***** SELECTED EXTRACT

Dowd began by saying that journalists should almost never make the mistake of trying to be or thinking they are friends with artists or other famous people they interview. What she didn’t have to say is that most journalism interviews are transactional. The interviewer gets material that will make an article, feature or column more appealing. The interviewee gets publicity and perhaps enhanced credibility.

That’s fine. The system works. But once in a while, Dowd explained in her Buffett column, the interviewer and interviewee develop a genuine relationship. That had happened with her and Buffett, she said, and she wrote a rather sweet reminiscence of their friendship.

Dowd’s column came back to mind this week when Rolling Stone magazine’s co-founder and long-time boss Jann Wenner was kicked off the board of the Rock and Roll Hall of Fame.

Wenner, a pillar of the Hall since its establishment in 1986, had given an interview (to the Times) in which he was asked why a new book that collects his Rolling Stone interviews, The Masters, includes no women or people of color.

It’s a duckable question. To Wenner’s credit, he tried to answer it honestly. Unfortunately, “honestly” meant saying, among other things, that “Insofar as the women, just none of them were articulate enough on this intellectual level.”

Check, please.

He praised Joni Mitchell as an artist, then added, “Joni was not a philosopher of rock ’n’ roll. She didn’t, in my mind, meet that test.”

He mentioned Stevie Wonder, Marvin Gaye and Curtis Mayfield as artists of color, then rejected them: “I mean, they just didn’t articulate at that level.”

Could you hurry with that check, please?

At the very least, this provides unwanted ammunition for people who have long felt Rolling Stone has had problems with gender and with black music, and that the Rock Hall has had serious problems with gender.

In a way, though, this just reflects a bigger problem: For almost 70 years, the defining image of rock ’n’ roll has been a white guy with a guitar.

**********
***** INPUT DATA

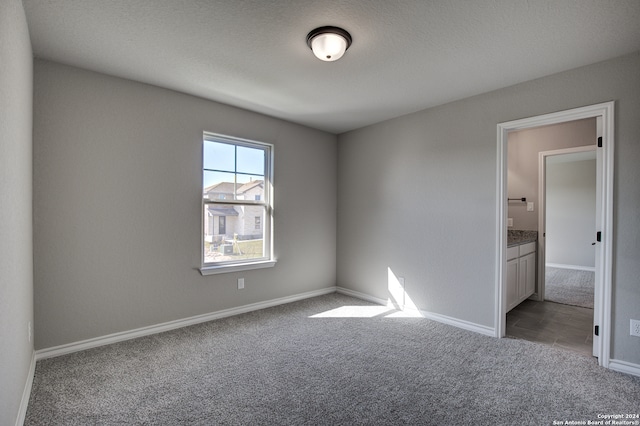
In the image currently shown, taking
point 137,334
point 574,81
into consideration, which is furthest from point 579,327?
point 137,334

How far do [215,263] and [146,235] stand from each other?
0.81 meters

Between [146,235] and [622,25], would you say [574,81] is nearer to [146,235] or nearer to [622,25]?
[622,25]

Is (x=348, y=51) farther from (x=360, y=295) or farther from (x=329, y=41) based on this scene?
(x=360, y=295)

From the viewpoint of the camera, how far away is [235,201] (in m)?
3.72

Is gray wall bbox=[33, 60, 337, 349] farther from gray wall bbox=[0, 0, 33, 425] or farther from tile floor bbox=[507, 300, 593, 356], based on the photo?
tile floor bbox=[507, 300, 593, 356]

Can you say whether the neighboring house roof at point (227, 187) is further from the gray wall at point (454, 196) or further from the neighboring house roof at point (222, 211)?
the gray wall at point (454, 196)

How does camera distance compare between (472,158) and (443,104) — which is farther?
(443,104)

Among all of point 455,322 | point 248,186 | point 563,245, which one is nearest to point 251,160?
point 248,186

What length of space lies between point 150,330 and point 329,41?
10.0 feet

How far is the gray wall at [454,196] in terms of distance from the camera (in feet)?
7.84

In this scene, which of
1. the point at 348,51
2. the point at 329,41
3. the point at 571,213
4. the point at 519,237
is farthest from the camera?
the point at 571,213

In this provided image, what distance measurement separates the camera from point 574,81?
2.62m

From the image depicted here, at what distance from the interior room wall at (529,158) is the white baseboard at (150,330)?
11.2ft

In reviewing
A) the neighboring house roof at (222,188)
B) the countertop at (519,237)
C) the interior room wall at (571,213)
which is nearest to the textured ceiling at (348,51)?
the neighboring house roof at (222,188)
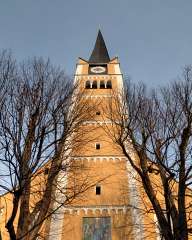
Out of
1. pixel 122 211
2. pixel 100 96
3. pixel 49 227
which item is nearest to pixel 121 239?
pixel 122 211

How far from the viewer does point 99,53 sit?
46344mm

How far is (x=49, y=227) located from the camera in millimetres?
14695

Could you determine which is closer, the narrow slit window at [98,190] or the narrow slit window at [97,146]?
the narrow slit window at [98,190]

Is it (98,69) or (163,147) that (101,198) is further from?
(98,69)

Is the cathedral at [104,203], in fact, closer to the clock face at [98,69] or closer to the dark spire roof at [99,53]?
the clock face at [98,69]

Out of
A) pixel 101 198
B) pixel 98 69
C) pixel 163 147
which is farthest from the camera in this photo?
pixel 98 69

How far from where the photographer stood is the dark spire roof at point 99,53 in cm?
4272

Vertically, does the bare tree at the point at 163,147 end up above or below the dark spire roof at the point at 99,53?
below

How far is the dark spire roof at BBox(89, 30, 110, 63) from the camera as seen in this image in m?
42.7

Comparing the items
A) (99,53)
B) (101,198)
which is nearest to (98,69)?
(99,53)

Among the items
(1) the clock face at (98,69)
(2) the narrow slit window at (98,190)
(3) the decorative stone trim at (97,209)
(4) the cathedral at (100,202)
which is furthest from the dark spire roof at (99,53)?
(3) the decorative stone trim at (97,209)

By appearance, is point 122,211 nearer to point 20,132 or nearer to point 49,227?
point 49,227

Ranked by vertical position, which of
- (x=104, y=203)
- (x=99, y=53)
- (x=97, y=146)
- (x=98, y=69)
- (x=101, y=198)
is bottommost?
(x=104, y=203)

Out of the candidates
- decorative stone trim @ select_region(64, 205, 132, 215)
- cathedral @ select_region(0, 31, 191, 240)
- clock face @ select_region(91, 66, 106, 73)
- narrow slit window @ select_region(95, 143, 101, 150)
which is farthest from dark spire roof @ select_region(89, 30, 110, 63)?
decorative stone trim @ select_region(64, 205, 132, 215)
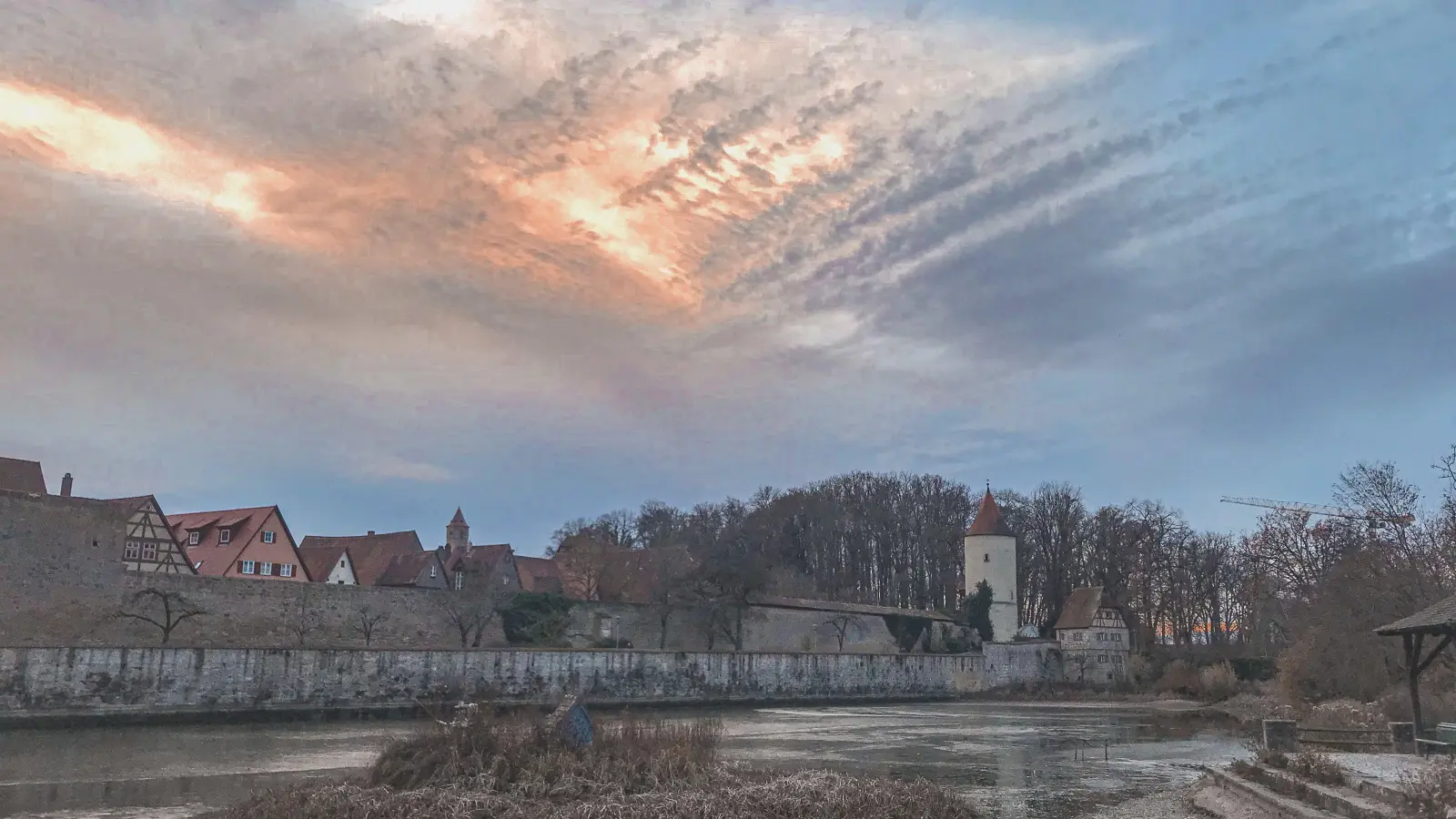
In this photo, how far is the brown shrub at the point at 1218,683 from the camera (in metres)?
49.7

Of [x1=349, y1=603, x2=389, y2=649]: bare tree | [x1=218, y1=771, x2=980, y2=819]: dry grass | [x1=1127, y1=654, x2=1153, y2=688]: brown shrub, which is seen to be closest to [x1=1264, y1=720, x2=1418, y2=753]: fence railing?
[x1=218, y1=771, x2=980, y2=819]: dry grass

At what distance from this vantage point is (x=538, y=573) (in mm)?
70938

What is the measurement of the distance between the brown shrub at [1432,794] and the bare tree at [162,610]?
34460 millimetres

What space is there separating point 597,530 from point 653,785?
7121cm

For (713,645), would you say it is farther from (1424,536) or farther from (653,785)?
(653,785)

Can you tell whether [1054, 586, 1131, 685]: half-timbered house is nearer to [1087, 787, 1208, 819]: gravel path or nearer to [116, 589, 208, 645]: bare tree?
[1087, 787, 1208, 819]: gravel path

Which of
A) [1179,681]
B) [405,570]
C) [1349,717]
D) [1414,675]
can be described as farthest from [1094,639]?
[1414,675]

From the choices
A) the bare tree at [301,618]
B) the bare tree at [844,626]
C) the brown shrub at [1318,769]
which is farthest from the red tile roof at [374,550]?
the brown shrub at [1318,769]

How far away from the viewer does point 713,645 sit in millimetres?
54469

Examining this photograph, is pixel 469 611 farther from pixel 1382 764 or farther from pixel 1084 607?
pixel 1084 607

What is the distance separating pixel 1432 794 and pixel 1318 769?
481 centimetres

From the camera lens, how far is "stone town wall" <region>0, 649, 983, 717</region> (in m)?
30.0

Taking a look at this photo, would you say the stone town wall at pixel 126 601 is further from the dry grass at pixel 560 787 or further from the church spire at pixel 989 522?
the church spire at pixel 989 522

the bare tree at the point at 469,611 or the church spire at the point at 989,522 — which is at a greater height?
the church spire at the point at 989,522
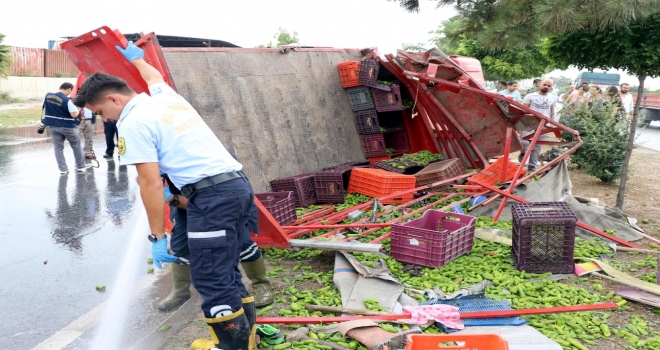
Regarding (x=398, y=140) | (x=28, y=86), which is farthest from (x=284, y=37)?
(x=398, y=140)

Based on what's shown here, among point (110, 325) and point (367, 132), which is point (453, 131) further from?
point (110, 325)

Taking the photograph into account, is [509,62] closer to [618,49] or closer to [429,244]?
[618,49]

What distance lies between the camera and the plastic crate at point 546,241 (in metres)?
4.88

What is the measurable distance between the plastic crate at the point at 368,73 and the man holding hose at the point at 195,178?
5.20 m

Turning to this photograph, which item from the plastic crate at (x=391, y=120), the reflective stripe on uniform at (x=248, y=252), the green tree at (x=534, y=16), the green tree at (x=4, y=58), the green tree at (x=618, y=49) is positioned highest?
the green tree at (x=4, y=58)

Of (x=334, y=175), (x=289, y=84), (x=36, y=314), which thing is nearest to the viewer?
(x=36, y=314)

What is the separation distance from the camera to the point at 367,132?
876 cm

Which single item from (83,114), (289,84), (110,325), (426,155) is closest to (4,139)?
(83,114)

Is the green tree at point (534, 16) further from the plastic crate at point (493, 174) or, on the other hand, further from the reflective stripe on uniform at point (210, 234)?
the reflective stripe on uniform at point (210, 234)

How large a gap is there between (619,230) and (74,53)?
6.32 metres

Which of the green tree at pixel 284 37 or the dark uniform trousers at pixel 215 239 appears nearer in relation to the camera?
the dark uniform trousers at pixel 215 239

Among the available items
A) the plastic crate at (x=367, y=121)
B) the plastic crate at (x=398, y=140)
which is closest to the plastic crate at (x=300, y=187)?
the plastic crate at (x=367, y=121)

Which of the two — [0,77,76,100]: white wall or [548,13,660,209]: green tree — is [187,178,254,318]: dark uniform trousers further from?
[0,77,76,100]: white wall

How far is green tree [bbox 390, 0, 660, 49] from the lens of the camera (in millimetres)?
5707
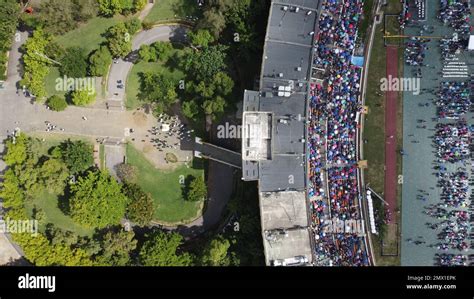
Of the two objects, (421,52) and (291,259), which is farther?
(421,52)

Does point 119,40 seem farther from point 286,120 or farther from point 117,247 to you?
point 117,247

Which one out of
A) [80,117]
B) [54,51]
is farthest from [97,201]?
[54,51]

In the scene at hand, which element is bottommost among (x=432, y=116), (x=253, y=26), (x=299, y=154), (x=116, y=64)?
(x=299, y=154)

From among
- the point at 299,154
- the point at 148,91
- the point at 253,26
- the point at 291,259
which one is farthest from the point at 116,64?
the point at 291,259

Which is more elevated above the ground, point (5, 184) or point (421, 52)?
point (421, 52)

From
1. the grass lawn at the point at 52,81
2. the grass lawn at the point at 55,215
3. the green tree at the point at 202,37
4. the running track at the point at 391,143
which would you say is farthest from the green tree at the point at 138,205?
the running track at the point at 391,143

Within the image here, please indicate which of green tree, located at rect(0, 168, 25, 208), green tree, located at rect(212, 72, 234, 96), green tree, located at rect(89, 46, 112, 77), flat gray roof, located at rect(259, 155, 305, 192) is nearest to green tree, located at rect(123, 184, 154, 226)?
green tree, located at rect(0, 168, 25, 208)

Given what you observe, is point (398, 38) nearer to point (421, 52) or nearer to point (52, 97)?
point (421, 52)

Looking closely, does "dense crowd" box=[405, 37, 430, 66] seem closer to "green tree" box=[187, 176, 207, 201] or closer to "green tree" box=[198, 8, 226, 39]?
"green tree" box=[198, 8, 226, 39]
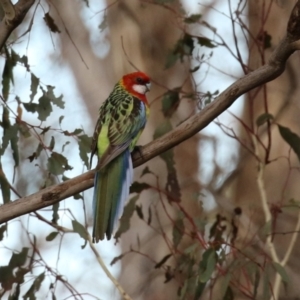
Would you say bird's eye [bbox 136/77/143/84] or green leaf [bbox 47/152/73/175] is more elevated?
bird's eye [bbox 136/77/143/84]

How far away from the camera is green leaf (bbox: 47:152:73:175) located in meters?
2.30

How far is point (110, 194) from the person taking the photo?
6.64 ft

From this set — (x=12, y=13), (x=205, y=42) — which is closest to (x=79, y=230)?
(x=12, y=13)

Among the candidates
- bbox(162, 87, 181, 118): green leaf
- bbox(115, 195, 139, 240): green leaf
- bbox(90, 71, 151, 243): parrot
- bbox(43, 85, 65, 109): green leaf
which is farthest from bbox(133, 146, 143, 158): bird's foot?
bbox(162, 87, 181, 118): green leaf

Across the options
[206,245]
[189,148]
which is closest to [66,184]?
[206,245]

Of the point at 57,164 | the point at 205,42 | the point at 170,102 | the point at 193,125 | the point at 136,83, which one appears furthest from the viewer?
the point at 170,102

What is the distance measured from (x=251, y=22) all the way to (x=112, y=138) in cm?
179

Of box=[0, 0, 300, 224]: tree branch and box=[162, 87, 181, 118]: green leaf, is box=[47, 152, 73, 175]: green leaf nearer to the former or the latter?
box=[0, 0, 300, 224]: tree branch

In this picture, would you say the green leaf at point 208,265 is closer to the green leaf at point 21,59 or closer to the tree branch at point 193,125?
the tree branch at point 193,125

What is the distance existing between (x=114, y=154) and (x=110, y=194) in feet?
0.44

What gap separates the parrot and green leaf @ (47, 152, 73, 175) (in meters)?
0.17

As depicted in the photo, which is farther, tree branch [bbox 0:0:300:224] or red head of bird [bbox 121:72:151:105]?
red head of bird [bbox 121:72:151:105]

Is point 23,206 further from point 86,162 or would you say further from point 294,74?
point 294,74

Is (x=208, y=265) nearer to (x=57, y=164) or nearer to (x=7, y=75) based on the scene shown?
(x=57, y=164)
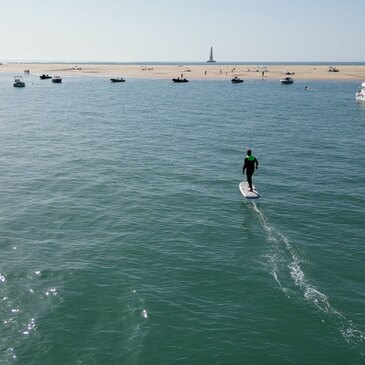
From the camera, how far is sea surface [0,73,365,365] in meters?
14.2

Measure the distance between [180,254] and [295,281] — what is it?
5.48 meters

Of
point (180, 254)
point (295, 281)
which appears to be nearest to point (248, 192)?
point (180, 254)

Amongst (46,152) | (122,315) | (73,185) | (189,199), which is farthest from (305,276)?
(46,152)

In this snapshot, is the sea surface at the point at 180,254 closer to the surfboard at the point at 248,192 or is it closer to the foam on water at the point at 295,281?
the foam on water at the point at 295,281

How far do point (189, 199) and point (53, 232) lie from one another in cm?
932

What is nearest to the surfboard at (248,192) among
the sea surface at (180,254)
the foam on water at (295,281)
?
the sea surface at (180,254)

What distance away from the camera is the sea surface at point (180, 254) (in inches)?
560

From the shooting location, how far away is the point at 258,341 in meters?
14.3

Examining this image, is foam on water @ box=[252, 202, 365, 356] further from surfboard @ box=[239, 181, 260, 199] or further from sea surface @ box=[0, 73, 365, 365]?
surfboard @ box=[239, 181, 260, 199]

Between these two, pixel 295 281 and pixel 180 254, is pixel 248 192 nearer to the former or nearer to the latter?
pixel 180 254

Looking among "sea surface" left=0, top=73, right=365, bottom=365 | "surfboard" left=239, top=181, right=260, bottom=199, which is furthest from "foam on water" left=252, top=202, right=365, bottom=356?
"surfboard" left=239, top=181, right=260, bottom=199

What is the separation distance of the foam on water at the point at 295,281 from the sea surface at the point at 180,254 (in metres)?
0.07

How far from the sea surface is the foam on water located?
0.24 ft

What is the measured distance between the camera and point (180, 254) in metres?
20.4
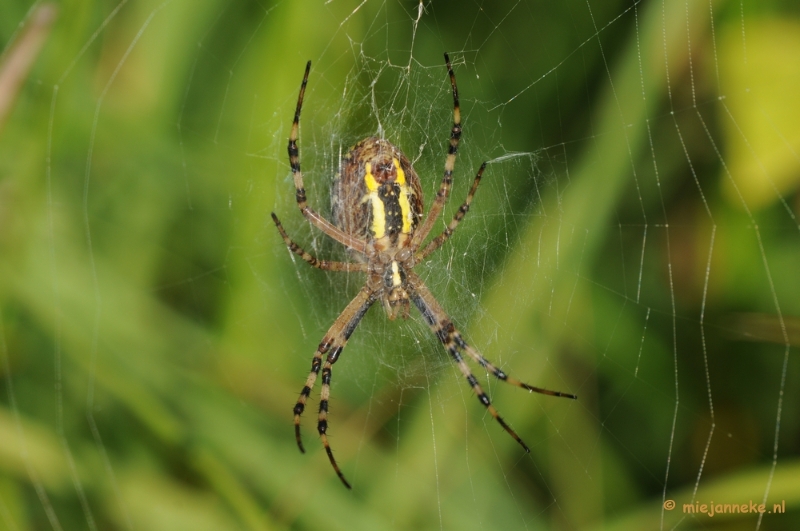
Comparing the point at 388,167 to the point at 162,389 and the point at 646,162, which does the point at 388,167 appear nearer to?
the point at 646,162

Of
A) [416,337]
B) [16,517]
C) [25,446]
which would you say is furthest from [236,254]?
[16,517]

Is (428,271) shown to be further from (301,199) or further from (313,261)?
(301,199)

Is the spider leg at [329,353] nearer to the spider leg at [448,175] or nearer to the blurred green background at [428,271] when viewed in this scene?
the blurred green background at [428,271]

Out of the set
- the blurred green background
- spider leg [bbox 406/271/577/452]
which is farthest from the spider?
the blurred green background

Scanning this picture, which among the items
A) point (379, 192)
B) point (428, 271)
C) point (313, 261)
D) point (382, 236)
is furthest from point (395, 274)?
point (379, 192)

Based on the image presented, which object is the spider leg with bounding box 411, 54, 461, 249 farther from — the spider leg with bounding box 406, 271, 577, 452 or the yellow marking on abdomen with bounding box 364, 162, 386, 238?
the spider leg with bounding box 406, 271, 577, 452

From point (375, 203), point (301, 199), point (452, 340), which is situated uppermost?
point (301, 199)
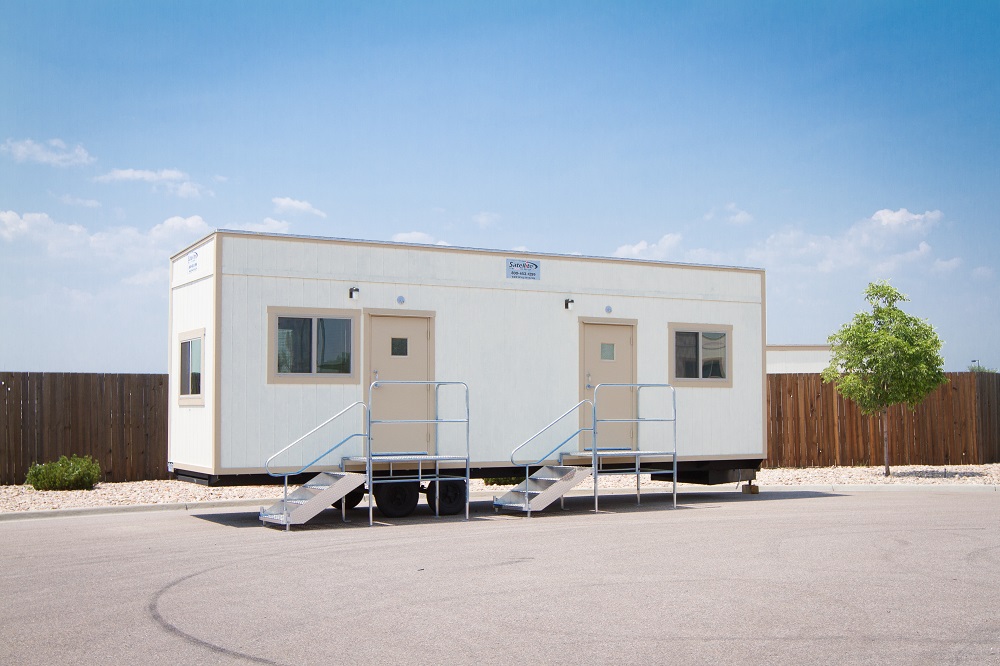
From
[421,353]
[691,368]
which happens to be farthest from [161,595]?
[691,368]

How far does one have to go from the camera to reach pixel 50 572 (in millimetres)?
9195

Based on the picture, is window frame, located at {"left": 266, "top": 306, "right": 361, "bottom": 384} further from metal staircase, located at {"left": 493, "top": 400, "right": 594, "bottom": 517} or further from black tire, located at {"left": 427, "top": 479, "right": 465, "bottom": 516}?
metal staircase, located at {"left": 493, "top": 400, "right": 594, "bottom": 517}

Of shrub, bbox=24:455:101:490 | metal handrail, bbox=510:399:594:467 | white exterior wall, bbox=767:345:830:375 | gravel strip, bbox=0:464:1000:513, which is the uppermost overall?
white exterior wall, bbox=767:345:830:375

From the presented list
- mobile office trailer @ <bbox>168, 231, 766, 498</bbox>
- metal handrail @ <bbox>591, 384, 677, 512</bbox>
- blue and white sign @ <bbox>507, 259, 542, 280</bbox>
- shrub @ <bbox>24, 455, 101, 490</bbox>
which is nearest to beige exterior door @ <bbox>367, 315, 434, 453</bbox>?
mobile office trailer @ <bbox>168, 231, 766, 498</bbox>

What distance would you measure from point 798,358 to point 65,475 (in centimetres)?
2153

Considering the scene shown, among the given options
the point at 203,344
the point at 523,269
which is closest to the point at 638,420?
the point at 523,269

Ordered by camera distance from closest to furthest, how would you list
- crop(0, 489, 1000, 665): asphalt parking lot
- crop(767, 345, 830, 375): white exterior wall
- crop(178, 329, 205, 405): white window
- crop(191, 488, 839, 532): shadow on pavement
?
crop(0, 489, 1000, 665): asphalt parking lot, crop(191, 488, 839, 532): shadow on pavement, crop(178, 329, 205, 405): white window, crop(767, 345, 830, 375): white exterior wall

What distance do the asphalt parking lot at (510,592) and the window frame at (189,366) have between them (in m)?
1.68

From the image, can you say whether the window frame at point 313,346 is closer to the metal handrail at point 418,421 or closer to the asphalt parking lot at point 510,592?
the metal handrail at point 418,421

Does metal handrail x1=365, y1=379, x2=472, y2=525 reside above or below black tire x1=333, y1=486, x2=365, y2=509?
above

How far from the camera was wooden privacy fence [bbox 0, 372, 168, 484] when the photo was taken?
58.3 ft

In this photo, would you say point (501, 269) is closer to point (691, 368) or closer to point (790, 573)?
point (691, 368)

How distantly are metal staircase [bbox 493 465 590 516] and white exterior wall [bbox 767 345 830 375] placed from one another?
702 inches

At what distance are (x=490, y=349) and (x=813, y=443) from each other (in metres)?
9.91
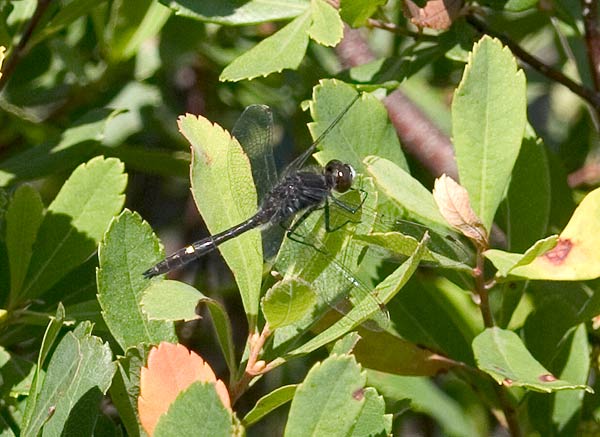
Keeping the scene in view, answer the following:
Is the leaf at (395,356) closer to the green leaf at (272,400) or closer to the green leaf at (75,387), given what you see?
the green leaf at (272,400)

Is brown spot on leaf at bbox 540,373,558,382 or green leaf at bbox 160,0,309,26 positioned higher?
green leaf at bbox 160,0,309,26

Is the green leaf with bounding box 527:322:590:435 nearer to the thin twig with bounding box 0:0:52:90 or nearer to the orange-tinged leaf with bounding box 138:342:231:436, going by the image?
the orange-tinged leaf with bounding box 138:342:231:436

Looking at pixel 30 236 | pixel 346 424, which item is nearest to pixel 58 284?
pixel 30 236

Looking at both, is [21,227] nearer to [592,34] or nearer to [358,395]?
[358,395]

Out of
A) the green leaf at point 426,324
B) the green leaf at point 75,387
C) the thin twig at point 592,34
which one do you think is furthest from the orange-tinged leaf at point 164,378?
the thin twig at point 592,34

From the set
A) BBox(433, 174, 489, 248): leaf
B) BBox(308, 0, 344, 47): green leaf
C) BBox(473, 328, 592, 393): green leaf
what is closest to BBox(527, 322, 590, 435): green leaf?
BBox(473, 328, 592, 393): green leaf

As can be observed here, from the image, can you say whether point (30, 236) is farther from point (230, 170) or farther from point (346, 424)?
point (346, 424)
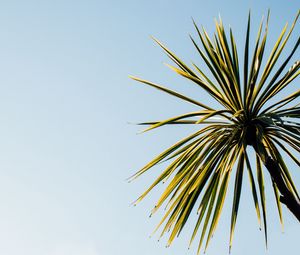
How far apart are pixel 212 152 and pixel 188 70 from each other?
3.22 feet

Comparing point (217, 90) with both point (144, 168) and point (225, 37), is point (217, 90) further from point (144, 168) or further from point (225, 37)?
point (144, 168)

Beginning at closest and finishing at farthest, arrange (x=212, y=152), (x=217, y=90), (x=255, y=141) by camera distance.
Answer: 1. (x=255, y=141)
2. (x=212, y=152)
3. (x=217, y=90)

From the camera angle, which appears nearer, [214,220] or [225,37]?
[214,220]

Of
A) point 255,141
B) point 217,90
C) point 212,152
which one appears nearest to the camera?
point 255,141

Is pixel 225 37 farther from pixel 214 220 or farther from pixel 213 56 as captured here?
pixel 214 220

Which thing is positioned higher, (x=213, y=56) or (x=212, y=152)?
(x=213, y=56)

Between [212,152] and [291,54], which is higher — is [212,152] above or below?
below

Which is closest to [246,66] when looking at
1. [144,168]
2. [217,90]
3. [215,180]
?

**********

WORK INSTRUCTIONS —
**A)** In the records, swap "closest" for "nearest" in everything from the line containing "Which is closest to [246,66] when looking at" down to the end of the records, leaving all else unchanged, and give back only those lines.
**B)** Write the next part of the column about Jann Wenner's removal from the Rock and Roll Hall of Fame board, picking up right after its final sentence.

RESPONSES PER TASK —
**A)**
Which is nearest to [246,66] when looking at
1. [144,168]
2. [217,90]
3. [215,180]
?

**B)**
Elvis Presley with a Martin or Gibson across his chest, almost swallowing the microphone, remains a great image. It captures the wild spirit of early rock ’n’ roll. But Elvis was only a part of it. There was Chuck Berry and Little Richard and Fats Domino and Jerry Lee Lewis and Eddie Cochran. There were smooth vocal groups like the Platters and Flamingos and new jack vocal groups like the Teenagers or Del Vikings. There were female vocal groups like the Chantels. There were sax players, rockabilly cats and yes, much as they have been dismissed, swinging pop singers like Connie Francis.

Rolling Stone magazine, founded in 1967, never gave much space to anything before the 1964 British Invasion. And because Rolling Stone was a terrific contemporary magazine, one of the first to deem rock ’n’ roll worthy of serious analysis and serious writing, few readers minded that it was light on history. Or cared that it totally bought into the idea white guys with guitars were rock ’n’ roll’s primary foundation and the most important carriers of its ever-moving torch.

In the world of Rolling Stone, rock ’n’ roll royalty began with Elvis, but really kicked in with the Beatles, the Stones and Bob Dylan, up to Bruce Springsteen, Bono and a handful of others.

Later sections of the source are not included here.